→ **Texte extrait**

───

L'UMP a remporté l'élection à Villeneuve-sur-Lot, mais c'est le FN qui se félicite de son bon score. Explications avec un politologue.

Article rédigé par Jelena Prtoric
France Télévisions
Publié Mis à jour
Temps de lecture : 3min
Etienne Bousquet-Cassagne, candidat du FN à la législative partielle de Villeneuve-sur-Lot (Lot-et-Garonne), le 23 juin 2013. (JEAN-PIERRE MULLER / AFP)

C'est "une défaite au goût de victoire", estime Etienne Bousquet-Cassagne, le candidat du Front national, battu à la législative partielle à Villeneuve-sur-Lot dimanche 23 juin. "Nous démontrons que nous progressons tant en nombre de voix qu'en pourcentage", a ajouté le candidat de 23 ans, qui a obtenu 46,24% des voix au second tour de l'élection, contre 53,76% pour le gagnant de l'UMP, Jean-Louis Costes.  Quels enseignements tirer de cette performance du FN ?  Explications de Jean-Yves Camus, politologue spécialiste de l'extrême droite.

───

→ **Tâche 1**
Dans les lignes ci-dessous, repérez chacune de celles qui contiennent la chaîne "seam" et recopiez-les intégralement. La casse compte.

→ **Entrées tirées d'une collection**
───

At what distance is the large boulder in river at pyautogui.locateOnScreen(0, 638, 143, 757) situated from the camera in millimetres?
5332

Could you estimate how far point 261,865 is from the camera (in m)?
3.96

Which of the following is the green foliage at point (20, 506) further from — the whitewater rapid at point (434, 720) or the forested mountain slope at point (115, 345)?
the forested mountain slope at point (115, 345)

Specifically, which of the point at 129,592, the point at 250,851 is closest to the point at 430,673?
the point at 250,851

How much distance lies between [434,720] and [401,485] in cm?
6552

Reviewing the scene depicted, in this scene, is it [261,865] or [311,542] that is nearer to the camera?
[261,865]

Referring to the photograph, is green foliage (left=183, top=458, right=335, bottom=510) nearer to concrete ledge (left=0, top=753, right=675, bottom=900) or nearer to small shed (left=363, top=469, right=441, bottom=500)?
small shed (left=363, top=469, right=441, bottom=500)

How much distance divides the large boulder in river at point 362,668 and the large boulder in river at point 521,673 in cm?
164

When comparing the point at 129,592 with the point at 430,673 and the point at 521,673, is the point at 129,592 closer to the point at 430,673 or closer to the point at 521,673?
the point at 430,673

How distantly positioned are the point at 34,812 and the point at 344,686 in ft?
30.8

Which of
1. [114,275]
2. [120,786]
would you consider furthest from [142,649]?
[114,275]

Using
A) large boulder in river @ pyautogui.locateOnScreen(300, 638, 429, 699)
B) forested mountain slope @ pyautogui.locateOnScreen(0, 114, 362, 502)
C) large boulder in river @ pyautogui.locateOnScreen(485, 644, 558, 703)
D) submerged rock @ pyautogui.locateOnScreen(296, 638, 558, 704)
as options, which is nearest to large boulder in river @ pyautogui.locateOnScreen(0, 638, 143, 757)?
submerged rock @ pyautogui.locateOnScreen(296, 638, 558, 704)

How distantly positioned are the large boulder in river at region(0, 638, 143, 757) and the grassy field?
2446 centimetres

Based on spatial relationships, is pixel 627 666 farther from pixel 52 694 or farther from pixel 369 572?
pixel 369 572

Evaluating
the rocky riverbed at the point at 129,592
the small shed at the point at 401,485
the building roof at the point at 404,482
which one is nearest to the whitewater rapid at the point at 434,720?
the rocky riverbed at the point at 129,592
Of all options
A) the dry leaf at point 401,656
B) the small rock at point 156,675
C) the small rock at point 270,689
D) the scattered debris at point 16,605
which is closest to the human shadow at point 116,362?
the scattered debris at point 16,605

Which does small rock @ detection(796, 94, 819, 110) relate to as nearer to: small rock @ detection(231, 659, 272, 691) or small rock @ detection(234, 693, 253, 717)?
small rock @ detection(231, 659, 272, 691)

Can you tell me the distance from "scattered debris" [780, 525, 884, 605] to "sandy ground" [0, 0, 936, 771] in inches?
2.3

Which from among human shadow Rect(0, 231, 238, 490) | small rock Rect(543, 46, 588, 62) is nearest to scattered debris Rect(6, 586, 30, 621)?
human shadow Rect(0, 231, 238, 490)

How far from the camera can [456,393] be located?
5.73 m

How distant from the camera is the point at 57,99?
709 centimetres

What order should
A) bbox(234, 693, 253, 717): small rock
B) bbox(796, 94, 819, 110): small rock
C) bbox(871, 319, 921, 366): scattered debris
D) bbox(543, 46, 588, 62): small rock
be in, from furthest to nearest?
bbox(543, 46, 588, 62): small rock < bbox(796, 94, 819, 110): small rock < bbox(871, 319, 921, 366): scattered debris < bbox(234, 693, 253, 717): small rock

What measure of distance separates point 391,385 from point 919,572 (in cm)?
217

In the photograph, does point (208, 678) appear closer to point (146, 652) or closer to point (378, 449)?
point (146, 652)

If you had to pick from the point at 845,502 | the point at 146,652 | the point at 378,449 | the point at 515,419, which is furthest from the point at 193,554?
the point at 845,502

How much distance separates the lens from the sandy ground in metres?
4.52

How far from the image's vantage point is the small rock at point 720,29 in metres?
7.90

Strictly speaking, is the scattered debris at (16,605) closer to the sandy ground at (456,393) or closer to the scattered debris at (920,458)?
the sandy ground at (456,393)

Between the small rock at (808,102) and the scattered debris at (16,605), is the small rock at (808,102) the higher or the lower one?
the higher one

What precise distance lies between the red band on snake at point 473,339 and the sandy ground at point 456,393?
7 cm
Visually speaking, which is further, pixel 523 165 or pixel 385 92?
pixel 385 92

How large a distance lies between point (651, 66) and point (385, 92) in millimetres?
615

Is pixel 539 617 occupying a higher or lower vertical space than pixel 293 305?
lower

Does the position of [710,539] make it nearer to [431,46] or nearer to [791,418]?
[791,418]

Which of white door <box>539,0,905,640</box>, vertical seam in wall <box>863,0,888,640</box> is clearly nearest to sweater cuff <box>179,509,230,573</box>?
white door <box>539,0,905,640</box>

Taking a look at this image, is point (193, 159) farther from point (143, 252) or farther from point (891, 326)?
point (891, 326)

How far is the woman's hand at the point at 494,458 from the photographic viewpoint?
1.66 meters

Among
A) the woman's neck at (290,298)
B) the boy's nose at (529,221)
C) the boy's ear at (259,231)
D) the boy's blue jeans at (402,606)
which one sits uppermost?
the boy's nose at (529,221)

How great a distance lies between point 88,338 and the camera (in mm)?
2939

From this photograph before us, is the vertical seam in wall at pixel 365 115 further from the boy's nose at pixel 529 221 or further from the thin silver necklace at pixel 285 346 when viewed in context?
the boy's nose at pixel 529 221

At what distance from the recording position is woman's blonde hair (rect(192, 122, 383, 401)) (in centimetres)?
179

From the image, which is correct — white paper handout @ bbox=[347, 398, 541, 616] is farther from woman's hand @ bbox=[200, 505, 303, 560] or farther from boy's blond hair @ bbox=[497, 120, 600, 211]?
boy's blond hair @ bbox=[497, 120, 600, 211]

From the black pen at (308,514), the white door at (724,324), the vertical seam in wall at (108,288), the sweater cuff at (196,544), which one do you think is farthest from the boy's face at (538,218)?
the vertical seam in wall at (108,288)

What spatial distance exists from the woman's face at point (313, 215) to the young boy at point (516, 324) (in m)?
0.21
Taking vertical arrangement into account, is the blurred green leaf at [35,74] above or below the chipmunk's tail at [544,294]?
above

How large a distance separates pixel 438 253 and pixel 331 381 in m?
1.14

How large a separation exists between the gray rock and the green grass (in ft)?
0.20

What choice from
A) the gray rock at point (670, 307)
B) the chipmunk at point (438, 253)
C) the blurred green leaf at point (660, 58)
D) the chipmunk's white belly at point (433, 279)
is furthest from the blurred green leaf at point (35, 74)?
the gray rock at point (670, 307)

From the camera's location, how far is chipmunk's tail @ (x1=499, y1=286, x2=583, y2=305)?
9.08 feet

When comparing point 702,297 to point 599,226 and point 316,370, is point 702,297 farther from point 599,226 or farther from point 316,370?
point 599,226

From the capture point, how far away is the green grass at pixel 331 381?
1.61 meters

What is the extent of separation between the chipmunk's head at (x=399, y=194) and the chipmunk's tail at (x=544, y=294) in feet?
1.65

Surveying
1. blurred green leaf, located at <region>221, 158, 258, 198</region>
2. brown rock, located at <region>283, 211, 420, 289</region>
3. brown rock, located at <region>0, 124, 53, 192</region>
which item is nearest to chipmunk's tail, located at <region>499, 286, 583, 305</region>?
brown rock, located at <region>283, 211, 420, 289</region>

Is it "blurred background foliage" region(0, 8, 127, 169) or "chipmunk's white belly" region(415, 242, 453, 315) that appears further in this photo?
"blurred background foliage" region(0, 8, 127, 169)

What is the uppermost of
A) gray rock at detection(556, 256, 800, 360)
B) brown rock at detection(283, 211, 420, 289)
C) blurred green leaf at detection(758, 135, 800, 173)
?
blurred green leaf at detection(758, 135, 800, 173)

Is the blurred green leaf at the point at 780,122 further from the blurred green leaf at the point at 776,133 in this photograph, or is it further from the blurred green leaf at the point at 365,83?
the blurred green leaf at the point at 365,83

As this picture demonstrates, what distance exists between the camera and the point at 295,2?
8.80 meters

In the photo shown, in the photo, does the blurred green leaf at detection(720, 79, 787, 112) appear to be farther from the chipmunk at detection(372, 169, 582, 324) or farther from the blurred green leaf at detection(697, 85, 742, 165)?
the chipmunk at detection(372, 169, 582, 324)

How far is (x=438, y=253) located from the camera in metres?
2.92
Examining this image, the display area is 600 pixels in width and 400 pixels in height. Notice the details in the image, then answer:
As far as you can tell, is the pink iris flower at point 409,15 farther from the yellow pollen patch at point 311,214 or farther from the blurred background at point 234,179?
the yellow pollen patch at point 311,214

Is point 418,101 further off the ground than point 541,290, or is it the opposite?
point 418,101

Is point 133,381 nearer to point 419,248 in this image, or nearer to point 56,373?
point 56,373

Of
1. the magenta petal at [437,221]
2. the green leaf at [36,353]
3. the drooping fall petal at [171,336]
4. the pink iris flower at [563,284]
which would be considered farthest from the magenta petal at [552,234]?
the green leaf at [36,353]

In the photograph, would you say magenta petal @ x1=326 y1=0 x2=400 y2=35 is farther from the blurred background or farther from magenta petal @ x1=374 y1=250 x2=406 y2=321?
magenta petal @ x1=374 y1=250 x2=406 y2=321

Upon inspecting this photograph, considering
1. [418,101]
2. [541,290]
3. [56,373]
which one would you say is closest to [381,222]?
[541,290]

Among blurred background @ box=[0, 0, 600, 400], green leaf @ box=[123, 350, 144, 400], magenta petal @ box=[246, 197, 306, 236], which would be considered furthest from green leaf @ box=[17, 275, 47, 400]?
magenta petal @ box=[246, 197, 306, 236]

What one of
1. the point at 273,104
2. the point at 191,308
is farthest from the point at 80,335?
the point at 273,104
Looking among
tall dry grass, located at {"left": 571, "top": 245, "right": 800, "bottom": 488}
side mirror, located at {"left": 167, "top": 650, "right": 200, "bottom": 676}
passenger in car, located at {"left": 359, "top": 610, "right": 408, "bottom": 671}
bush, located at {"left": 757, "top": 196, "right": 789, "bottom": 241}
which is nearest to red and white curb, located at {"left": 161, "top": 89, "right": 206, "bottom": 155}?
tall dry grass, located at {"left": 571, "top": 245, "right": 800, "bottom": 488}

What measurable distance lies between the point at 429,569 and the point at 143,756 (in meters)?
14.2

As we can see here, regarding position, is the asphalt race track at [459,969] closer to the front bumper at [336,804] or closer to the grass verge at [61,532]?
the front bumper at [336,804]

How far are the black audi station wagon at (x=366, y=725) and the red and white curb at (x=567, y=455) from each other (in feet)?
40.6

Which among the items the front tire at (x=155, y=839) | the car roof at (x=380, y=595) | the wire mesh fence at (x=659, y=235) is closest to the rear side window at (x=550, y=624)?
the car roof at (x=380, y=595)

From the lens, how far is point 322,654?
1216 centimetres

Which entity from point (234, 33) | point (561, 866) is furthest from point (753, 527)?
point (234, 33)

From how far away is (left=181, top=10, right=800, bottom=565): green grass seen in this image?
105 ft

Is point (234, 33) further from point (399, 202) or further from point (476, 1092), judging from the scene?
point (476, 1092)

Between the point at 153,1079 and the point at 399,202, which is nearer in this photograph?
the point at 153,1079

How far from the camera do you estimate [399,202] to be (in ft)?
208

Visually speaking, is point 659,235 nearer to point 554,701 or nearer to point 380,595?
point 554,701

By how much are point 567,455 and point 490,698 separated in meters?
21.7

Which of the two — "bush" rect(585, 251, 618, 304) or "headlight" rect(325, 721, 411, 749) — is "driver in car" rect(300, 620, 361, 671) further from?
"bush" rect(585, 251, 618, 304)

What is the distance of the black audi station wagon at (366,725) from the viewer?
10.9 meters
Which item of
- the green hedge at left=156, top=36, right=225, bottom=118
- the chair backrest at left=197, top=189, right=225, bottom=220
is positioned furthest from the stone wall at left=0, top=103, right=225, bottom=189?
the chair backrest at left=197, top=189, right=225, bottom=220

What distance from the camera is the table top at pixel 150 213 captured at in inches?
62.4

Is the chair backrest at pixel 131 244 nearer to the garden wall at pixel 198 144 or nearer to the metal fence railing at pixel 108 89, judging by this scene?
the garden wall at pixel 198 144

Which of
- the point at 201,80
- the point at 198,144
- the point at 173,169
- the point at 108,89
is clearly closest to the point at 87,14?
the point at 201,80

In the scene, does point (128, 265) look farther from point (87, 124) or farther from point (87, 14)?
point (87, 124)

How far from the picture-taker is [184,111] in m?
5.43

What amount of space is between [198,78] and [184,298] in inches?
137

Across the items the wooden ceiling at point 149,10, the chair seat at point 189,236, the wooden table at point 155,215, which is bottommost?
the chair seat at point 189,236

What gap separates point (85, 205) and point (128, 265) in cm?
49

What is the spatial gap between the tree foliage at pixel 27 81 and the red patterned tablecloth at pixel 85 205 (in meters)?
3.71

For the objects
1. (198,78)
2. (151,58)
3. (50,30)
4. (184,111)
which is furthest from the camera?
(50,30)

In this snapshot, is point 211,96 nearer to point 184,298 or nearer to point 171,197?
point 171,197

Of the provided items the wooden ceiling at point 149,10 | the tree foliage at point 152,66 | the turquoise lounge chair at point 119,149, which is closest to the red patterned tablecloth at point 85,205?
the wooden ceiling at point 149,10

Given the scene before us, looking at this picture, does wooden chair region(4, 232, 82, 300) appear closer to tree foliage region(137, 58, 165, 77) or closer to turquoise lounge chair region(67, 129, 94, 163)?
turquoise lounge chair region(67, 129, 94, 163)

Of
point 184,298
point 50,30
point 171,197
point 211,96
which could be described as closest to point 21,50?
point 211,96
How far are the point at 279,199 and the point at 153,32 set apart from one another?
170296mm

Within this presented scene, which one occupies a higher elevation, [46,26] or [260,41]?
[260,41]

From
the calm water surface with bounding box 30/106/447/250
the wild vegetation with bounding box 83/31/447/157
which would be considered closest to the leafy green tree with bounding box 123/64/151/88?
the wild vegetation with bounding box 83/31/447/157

───

→ **Tâche 2**
Répondez à ces questions sur l'article consacré à la législative partielle de Villeneuve-sur-Lot :
(a) Quel âge a le candidat du Front national ?
(b) Quel pourcentage des voix le vainqueur de l'UMP a-t-il obtenu au second tour ?
(c) De quel courant politique Jean-Yves Camus est-il spécialiste ?

→ **Solution rédigée 1**
Which of white door <box>539,0,905,640</box>, vertical seam in wall <box>863,0,888,640</box> is clearly nearest to sweater cuff <box>179,509,230,573</box>?
From this photograph before us, is the vertical seam in wall at pixel 365 115 further from the boy's nose at pixel 529 221 or further from the thin silver necklace at pixel 285 346 when viewed in context?
From the black pen at (308,514), the white door at (724,324), the vertical seam in wall at (108,288), the sweater cuff at (196,544), which one do you think is farthest from the boy's face at (538,218)?
the vertical seam in wall at (108,288)

→ **Solution rédigée 2**
(a) 23 ans.
(b) 53,76 %.
(c) L'extrême droite.